I guess I'd better study up on my geography. (haha)
;-)


----------



## nap62 (Sep 30, 2007)

Thanks you cnmark,

Your information help me lot. Last year, I buy fortis at Geneve Watch Centre. I dont know they are Authorized Retailers also.

nap62



cnmark said:


> Sorry, Hong Kong is not Mainland China....
> So there are currently 12 Fortis ADs in Hong Kong and 1 in Macau. A list is attached to this post (PNG and TXT file formats, but dates back to August 2006). And sorry again, for the Macau store I have the address in Chinese only.
> 
> About the dealers in this list (_Remark: Steve, please delete this paragraph if deemed inappropriate_):
> ...


----------



## jle123 (Dec 12, 2007)

Newbie here, but have I got the PERFECT answer for you on this one.
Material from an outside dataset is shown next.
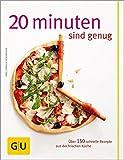 20 Minuten sind genug!: Über 150 Rezepte aus der frischen Küche (GU Themenkochbuch)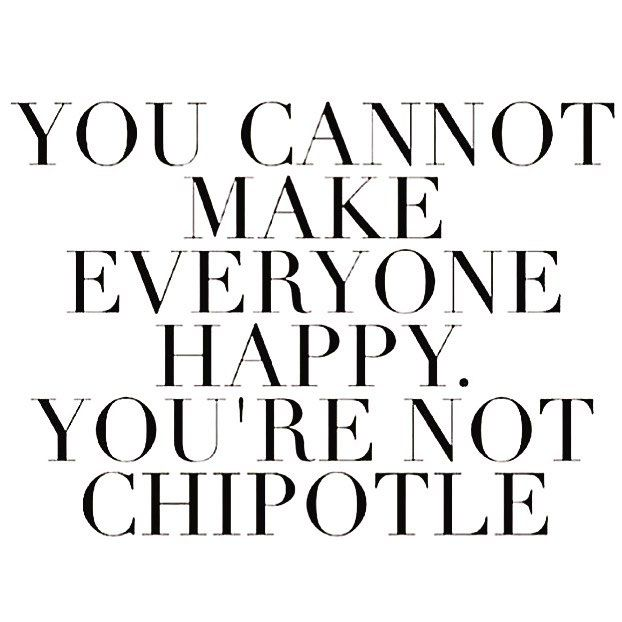Chipotle would make me really happy right now.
This store sells TONS of different brands of watches and they give a great discount to everyone. I've bought 2 Luminox's from them and a few Seikos. They also sell Fortis as well (and can order other models).

2 locations:

WAH SANG Watch Co.
Ground Floor, No 93B B Broadway Stage 4
Mei Foo Sun Chuen 
Kowloon, Hong Kong
2786-3330

No. K1 Golden Shopping Centre, 94A Yen Chow Street
Sham Shui Po
Kowloon, Hong Kong
2708-2891



The Golden Shopping Centre is a HUGE place that sells TONS of computer things. A MUST see for any tourist in HK. So I recommend going to that Wah Sang location.

In 2006, I checked:
Fortis, Black GMT = $5005 Hong Kong Dollars = $ 642 USD

I believe that is a pretty good price ??


----------



## link07 (Jan 4, 2008)

Thx for the info!


----------